MATCH y=(:Metabolite {name: 'Butyrate'})
-[c]-(j:Microbe)-[d]-(e:Metabolite) 
WHERE c.interaction IN ['production', 'consumption_production'] 
AND d.interaction IN ['consumption', 'consumption_production'] 
AND e.name in ['L-Lactate ([S]-Lactate, Lactate, D-Lactate, [R]-Lactate)','Acetate'] 
WITH i, j MATCH p=(i)--(:Genus)--(:Taxon)--(:Edge)--(:Taxon)--(:Genus)--(j) 
RETURN p LIMIT 100
Screenshot of Neo4j Browser showing associations linked to starch degradation and butyrate production
Figure 4: Screenshot of Neo4j Browser showing associations linked to starch degradation and butyrate production.

We only need to add one last trick before we can easily export this network to Cytoscape: we are going to connect these associations to a Network node, so we can export this network to Cytoscape. For this, we need to use the driver, because the Neo4j Browser may not be able to run such a large query.

Before you run the driver.export_cyto() command, make sure to have Cytoscape open!


driver.write("MERGE (n:Network {name: 'Butyrate_network'}) RETURN n")

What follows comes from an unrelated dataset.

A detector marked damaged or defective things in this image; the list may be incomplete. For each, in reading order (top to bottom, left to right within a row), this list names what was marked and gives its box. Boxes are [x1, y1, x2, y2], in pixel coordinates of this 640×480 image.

butyrate_query = "MATCH x=(n:Metabolite {name: 'Starch (Amylopectin, Amylose, 1,4-alpha-D-Glucan, Pullulan, Resistant starch)'})-" \
                 "[:QUALITY_OF {interaction: 'macromolecule_degradation'}]-(i:Microbe)-[r]-(b:Metabolite) " \
                 "WHERE r.interaction IN ['production', 'consumption_production'] " \
                 "AND b.name IN ['L-Lactate ([S]-Lactate, Lactate, D-Lactate, [R]-Lactate)', 'Acetate'] " \
                 "MATCH y=(:Metabolite {name: 'Butyrate'})-[c]-(j:Microbe)-[d]-(e:Metabolite) " \
                 "WHERE c.interaction IN ['production', 'consumption_production'] " \
                 "AND d.interaction IN ['consumption', 'consumption_production'] " \
                 "AND e.name in ['L-Lactate ([S]-Lactate, Lactate, D-Lactate, [R]-Lactate)', 'Acetate'] " \
                 "WITH i, j MATCH p=(i)--(:Genus)--(:Taxon)--(z:Edge)--(:Taxon)--(:Genus)--(j) RETURN z"

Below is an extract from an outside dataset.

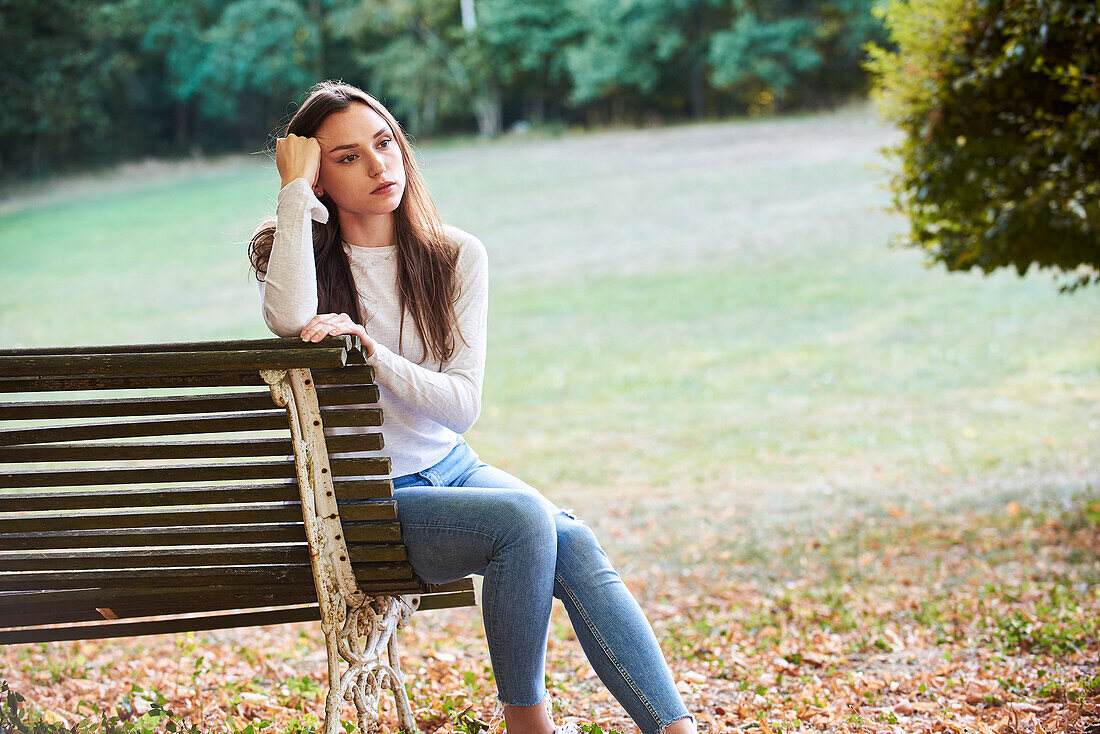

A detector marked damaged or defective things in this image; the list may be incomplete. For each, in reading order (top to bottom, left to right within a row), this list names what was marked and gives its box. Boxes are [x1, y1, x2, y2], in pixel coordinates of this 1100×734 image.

rusty metal bench frame [3, 338, 477, 734]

results = driver.query(butyrate_query)
edge_names = [{"name": x['z']['name']} for x in results]
query = "WITH $batch as batch " \
        "UNWIND batch as record " \
        "MATCH (a:Edge {name:record.name}), (b:Network {name: 'Butyrate_network'})" \
        "MERGE (a)-[r:PART_OF]-(b) RETURN r"
driver.write(query, batch=edge_names)

driver.export_cyto(networks=['Butyrate_network'])

After we format the network, we can see that there is indeed a small number of associations between taxa that are able to degrade starch and produce the substrates required for other taxa to produce butyrate. Although we do not have evidence that these taxa are actually producing butyrate in concert, the positive associations between Coprococcus, Anaerostipes and Roseburia, as well as the associations between Bifidobacterium and Faecalibacterium do match the literature, suggesting that these taxa could indeed be producing butyrate in this particular collection of microbiome samples.

Network with associations linked to degradation of starch and production of butyrate. Negatively-weighted associations are shown in blue, positively-weighted ones in red.
Figure 5: Network with associations linked to degradation of starch and production of butyrate. Negatively-weighted associations are shown in blue, positively-weighted ones in red.